Postoperative findings
After surgery, patients with left TLE show different pattern of recruitment of frontal lobes for verbal memory encoding. It is suggested that there is effective preoperative reorganization of verbal memory function to the ipsilateral posterior medial temporal lobe as greater preoperative than postoperative activation of this area for word encoding is correlated with better verbal memory outcome after left ATLR, and postoperative reorganization is ineffective ( Fig. 2 ). Others have suggested that postoperative visual and verbal memory performance is positively associated with the activation of contralateral medial temporal lobe and its connectivity to posterior cingulate cortex ipsilateral to the sclerosed hippocampus after temporal lobe resection.
Simultaneous Electroencephalography-Functional Magnetic Resonance Imaging in Epilepsy
Scalp electroencephalography-functional magnetic resonance imaging
Interictal scalp EEG-fMRI can map IED-related BOLD changes but has low sensitivity (30%–40%) because of the dependence on scalp EEG to identify IED and suboptimal modeling of the fMRI signal. The sensitivity can be improved by explaining more variance in the fMRI signal or using topographic map correlation between EEGs recorded outside and inside the scanner. It shows reproducible IED-related BOLD maps, providing more specific localization of the epileptic focus, which may help plan the implantation of intracranial electrodes. The potential clinical value lies in its ability to corroborate negative evidence regarding surgical candidacy, suggesting poor postsurgical outcome, or to suggest reconsideration of surgery after previous rejection as surgical candidates.
Scalp EEG-fMRI can also map seizure-related BOLD networks during and before seizures.
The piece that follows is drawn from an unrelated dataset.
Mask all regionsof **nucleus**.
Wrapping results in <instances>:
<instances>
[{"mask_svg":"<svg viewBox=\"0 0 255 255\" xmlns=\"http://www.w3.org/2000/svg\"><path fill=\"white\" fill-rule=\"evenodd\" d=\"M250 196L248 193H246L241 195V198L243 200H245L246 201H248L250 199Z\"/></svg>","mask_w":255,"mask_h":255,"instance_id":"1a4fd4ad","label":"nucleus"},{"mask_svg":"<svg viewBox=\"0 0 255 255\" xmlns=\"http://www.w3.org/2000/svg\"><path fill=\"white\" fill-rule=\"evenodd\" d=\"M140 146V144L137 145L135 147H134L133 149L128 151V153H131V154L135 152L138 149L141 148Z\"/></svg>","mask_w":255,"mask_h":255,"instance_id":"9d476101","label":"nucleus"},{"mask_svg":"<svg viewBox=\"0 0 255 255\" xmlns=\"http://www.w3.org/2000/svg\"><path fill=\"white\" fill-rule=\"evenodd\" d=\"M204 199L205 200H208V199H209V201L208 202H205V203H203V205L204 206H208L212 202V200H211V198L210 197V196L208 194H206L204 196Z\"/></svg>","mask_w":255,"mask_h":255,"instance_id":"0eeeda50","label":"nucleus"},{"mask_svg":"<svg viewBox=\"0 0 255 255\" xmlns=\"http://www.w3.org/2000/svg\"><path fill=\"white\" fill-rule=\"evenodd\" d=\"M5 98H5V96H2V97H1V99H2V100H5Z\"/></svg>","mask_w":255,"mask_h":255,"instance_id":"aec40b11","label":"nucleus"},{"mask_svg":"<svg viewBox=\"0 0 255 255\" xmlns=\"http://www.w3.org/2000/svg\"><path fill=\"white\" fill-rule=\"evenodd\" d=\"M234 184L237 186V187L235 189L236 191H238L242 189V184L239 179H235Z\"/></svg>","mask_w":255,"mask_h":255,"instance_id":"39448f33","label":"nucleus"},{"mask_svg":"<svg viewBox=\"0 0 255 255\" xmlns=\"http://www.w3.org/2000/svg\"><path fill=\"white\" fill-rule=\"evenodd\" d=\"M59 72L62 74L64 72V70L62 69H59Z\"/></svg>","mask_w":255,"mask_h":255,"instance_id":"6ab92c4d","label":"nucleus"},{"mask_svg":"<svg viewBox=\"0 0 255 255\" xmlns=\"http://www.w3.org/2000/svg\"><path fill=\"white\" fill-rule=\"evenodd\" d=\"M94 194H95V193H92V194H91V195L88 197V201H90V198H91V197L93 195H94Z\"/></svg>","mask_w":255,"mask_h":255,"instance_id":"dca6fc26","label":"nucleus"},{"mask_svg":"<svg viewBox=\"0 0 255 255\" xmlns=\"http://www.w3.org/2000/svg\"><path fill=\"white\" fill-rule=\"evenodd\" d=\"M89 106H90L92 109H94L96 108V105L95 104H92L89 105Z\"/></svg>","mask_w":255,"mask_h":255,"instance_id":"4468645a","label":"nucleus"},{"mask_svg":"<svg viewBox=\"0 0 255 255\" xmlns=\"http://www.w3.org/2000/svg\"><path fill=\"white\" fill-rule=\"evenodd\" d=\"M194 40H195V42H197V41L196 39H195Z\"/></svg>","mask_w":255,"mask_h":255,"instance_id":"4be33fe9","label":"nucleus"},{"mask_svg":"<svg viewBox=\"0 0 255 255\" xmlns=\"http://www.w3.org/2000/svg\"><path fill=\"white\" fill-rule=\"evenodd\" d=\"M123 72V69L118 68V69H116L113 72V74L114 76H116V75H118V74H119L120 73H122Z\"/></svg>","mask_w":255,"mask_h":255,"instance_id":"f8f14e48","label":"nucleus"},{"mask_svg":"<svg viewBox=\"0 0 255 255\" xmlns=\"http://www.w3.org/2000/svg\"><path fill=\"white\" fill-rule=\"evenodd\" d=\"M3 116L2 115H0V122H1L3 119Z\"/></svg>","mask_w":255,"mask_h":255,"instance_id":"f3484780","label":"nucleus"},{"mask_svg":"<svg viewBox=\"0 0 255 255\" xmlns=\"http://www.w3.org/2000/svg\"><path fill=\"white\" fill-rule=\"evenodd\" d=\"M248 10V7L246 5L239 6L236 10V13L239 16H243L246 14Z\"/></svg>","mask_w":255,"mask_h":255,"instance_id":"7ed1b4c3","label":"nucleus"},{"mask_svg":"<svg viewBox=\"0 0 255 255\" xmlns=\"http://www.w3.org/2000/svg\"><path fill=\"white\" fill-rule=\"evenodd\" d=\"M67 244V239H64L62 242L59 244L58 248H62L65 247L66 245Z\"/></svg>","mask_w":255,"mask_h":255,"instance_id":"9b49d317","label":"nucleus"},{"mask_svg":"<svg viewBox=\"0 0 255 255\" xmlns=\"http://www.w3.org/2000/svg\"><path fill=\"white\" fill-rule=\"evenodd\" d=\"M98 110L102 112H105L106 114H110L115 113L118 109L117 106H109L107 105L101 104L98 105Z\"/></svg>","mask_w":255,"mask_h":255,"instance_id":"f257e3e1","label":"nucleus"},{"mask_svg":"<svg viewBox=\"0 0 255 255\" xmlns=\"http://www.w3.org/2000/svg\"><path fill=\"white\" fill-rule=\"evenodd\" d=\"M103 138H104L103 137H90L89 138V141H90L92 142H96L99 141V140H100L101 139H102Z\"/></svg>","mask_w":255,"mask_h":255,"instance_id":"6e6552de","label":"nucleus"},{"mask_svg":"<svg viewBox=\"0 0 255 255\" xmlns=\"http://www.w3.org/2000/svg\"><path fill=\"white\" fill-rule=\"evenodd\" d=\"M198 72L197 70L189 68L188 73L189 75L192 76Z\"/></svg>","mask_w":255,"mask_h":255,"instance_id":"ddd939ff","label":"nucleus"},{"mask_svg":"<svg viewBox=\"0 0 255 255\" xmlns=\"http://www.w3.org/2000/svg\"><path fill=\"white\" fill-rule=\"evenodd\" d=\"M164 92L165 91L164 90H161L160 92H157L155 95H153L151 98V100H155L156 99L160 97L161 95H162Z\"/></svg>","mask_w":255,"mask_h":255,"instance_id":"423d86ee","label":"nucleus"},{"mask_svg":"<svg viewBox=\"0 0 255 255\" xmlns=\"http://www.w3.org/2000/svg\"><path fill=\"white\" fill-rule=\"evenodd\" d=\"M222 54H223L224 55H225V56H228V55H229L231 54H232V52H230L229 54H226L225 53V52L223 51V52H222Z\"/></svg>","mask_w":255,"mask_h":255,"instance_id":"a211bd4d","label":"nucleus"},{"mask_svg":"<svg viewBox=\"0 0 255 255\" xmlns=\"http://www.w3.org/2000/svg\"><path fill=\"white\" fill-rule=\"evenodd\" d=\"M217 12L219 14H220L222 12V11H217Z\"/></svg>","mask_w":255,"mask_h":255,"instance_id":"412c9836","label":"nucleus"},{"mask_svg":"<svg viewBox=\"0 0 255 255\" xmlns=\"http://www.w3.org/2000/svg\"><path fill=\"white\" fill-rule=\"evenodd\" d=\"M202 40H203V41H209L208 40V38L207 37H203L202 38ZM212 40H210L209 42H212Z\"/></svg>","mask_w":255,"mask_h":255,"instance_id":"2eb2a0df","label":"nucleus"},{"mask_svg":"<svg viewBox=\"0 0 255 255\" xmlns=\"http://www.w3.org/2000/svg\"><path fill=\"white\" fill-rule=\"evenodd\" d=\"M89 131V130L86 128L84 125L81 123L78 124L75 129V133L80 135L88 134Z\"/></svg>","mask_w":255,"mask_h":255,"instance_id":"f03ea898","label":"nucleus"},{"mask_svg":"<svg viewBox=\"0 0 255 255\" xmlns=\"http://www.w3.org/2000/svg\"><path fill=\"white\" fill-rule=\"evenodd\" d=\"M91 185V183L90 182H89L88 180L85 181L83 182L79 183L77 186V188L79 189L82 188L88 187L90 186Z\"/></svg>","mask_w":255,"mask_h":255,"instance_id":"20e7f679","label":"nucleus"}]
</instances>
Seizures were captured either by chance during interictal studies or intentionally. The technique can localize the epileptic focus at sublobar level (better than scalp EEG) in ∼85% of cases ( Fig. 3 ), and can separate seizure onset–related BOLD changes from propagation-related BOLD changes. Scalp EEG-fMRI studies are constrained because seizures are unpredictable in nature and seizure-related motion can affect data quality adversely. Focal or widespread BOLD changes have also been shown before the onset of IED or seizure on scalp EEG, highlighting the low sensitivity of scalp EEG and suggesting that hemodynamic changes start before the seizure onset on scalp EEG. The localization of the seizure focus and IED-related BOLD network provided by scalp EEG-fMRI can be used during presurgical assessment. However, larger studies are required comparing the localization provided by scalp EEG-fMRI with postsurgical outcome.